4 Responses to Everything Everything – RNCM, Manchester 13/12/10

  1. Jamie Wright December 15, 2010 at 4:36 pm #

    I’m sorry were you at the same gig?!? There was no “lukewarm set”!

    I was stood outside as everyone filed past at the end of the gig and the general consensus was that they were excellent. I’m not sure where you get a standing ovation out of “politeness”?! I was sat in the middle of the theatre and people were genuinely thrilled and appreciative for EE’s performance!

    Also, as a reviewer, mentioning the presence of Guy Garvey (a lovely chap by the way who we had a quick chat with) as some kind of death knell is hugely unfair!

    I don’t usually get involved with responding to reviews as I tend to find that those who comment critically are usually those who were not talented enough be the subject matter in question, but out of a duty of relaying what the gig WAS actually like, Everything Everything performed admirably and are a breath of fresh air in this current turgid music scene!

  2. Matthew Britton December 15, 2010 at 7:21 pm #

    i don’t usually respond to comment either, but I was genuinely underwhelmed by it all. It all felt a little forced and they seemed to settle for just jazzing up a few songs rather than doing anything interesting. I genuinely feel there were points when they’d have been better going it alone rather than with the ensemble – some song’s didn’t really work with the 16 piece bolt on. Overall, though, they were good, but I thought they were far from great.

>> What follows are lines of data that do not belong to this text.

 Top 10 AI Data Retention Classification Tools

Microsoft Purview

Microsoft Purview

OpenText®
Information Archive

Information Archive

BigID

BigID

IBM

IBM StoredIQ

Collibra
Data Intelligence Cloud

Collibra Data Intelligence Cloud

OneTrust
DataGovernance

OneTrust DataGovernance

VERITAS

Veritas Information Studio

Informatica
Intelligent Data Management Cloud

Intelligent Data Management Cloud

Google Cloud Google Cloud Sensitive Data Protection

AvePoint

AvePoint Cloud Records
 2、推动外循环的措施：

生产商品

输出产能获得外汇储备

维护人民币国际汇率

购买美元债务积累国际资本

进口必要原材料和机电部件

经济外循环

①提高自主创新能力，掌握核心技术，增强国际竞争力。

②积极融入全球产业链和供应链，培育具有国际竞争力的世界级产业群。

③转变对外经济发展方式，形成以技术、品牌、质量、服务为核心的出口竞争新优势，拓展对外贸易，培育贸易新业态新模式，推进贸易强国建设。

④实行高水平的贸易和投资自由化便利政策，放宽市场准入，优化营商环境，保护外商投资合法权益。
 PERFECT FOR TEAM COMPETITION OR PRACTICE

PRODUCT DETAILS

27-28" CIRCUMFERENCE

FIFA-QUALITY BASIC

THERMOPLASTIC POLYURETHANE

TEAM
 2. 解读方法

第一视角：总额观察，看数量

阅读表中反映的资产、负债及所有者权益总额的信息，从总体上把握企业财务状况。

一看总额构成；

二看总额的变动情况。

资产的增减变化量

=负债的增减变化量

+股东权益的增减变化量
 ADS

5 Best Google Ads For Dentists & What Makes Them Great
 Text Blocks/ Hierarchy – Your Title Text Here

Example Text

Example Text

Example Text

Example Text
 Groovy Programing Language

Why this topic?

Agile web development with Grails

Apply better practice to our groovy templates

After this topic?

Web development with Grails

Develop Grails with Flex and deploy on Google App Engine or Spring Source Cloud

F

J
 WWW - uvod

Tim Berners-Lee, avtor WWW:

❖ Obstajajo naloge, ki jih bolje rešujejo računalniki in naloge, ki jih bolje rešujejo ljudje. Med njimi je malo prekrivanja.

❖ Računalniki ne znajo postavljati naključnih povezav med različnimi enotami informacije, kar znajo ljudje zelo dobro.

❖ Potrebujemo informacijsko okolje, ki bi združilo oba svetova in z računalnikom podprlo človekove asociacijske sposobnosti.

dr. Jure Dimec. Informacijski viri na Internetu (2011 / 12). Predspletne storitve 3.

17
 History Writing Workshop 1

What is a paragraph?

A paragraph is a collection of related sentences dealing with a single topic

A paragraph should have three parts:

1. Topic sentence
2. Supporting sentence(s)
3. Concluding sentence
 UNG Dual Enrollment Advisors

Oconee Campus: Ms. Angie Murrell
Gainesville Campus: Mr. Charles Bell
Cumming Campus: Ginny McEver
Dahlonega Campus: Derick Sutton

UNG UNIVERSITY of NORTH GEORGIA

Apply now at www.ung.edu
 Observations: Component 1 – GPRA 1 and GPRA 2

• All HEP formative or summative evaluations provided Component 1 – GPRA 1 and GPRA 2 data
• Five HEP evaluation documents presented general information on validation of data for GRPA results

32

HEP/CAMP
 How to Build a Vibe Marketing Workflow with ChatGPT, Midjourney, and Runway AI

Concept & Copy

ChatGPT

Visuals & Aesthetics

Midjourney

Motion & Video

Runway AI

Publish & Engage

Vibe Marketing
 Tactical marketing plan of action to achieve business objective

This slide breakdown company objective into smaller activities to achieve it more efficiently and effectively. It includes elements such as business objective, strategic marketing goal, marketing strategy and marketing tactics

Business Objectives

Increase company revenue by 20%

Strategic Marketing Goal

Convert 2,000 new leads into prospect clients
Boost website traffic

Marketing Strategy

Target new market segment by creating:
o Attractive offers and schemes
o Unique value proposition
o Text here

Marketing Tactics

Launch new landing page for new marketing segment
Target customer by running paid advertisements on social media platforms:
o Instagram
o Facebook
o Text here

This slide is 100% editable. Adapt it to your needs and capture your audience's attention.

  3. Laura Snapes December 16, 2010 at 12:58 pm #

    Good lord Matthew! I went to the London show last night, and they definitely weren’t just jazzing up a few songs. The arrangements were sublime! Look at this bit of Suffragette Suffragette – twitvid.com/WUA6T – there’s no way they could have made it sound much more different. Each to their own and that, but I thought it was a stunning, stunning show. I was literally squealing with glee at some points.

  4. Miriam_ December 24, 2010 at 9:39 pm #

    Matthew it was a fantastic gig, best i have been to in months.
    The band and the vocals were fantastic and it was really well put together.

    I just knew you were going to write a bad review on it, probably because they are not a new enough band for you to be the first to know about, if you had seen the same gig a year or so earlier you would have been raving about.

    As i was sat NEXT to you THROUGHOUT this gig and distinctly remember you saying “that was really good” after a few individual songs, i think you have given it a very unfair review.

    Stop being too proud to admit it was a great show, it was.

    see you tomorrow, your loving girlfriend.

    ps. Told you i would write a complaint if you dared to slate this gig.